# Weeping Tile Replacement .vs. Install Sump Pump



## masterblaster (Nov 1, 2005)

Hello,

We have a late 1950's bungalow and the basement has been leaking water in a few areas. No heavy flooding, just leaks... but enough leaking and water to cause mold and concern.

We want to finish the basement, but need to address this matter first. We received a quote from a company which does not dig on the outside, rather they recommend installing a full sump pump solution. Including the sub floor and vapor barrier, it'll come to just under $18K CAD.

I've been advised by an Engineer that this is not solving the problem, because it allows water to continue to get in. He advised that we should replace the weeping tiles instead. We don't have much landscaping around the house (not a costly replacement on that front), but we do have a concrete front porch.

There is a considerable amount of water around the house as runoff from the neighbours' comes our way, and we definitely will benefit by fixing the grading outside since it's in bad condition.

I've heard nothing but horror stories about sump pumps, especially since we already have a weeping tile system.

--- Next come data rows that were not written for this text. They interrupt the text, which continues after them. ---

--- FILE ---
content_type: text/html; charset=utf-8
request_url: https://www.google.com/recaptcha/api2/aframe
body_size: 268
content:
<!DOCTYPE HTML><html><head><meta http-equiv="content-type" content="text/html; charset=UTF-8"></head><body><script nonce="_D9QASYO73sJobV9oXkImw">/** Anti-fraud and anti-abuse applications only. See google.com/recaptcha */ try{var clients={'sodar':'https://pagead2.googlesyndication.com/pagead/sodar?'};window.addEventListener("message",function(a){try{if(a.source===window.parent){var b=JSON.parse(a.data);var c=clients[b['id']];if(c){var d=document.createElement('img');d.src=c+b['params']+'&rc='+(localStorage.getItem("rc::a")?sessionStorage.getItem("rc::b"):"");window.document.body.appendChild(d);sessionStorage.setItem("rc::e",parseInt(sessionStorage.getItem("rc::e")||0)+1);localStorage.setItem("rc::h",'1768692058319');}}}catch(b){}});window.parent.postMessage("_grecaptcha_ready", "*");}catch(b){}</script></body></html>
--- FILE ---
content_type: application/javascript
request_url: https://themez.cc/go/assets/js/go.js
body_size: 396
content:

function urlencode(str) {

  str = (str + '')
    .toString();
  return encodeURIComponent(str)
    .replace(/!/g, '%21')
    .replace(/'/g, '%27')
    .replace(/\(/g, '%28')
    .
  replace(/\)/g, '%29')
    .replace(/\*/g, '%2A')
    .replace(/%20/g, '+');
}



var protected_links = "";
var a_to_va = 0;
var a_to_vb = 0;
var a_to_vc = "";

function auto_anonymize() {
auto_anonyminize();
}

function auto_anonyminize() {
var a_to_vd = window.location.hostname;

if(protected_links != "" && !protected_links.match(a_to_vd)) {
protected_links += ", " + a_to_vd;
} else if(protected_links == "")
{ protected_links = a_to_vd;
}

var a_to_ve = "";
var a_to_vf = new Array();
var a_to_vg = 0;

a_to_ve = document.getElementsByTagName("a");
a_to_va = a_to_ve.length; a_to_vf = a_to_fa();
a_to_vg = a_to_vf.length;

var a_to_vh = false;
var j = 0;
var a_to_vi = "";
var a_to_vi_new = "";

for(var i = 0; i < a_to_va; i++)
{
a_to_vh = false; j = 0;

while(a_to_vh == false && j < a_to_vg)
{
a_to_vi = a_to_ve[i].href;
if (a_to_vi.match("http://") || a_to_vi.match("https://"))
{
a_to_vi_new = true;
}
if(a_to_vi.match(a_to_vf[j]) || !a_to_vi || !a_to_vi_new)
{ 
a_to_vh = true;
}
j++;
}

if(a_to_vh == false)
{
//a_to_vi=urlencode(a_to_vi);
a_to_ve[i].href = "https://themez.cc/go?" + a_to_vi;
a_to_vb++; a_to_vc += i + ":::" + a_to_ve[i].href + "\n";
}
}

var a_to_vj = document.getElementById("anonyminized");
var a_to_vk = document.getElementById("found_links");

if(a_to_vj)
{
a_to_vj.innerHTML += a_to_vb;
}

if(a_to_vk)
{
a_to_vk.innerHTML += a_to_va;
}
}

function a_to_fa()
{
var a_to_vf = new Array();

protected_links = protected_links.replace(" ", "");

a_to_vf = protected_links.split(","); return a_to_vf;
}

Any recommendations/thoughts for:
1 - replacing weeping tiles .vs. adding sump pump
2 - cost we should expect, house is under 2000 sq. feet
3 - recommendations for contractors in Toronto
4 - anything else we need to consider
?

Thanks.


----------



## JustaFramer (Jun 17, 2005)

One would be to seal the stem walls on both sides. There is also a fabric material that is used after the sealer is applied that blocks moisture. It is put ont he outside. If you have excess water running in from the neighbors also consider yard drains and piping them to the gutter system. if not pipe them to a more suitable run off area.


----------



## K2eoj (Aug 14, 2005)

Surface drainage can often be fixed by regrading and keeping landscaping away from the house. I built up around a house with what we call road base and this material sheds water nicely. One problem there is it may take a few years to decide if the fix worked. Another thing I would be interested in knowing is if there is any ground water beneath the house. Ground water will rise in a wet year and surface drainage probably won't help. I'd be looking for more opinions on your particular problem and if your not in too big a rush you can probably figure out what is really going on.


----------



## pipeguy (Nov 22, 2004)

If you're 'weeping tile' system outlets to daylight, and the outlet point is not subject to being submerged during storm events, then my opinion is the tile system is better. Pumps are always subject to failure and only fail when they're needed (otherwise they're not running).
Permanently drying up the basement is a multi-prong process that includes adressing the surface issues noted in the posts above. In a nutshell you'd want to seal the exterior of walls, install horizontal foundation drains, install vertical wall drains, place controlled foundation backfill, properly grade surface, install apprpriate roof drain system and landscaping.


----------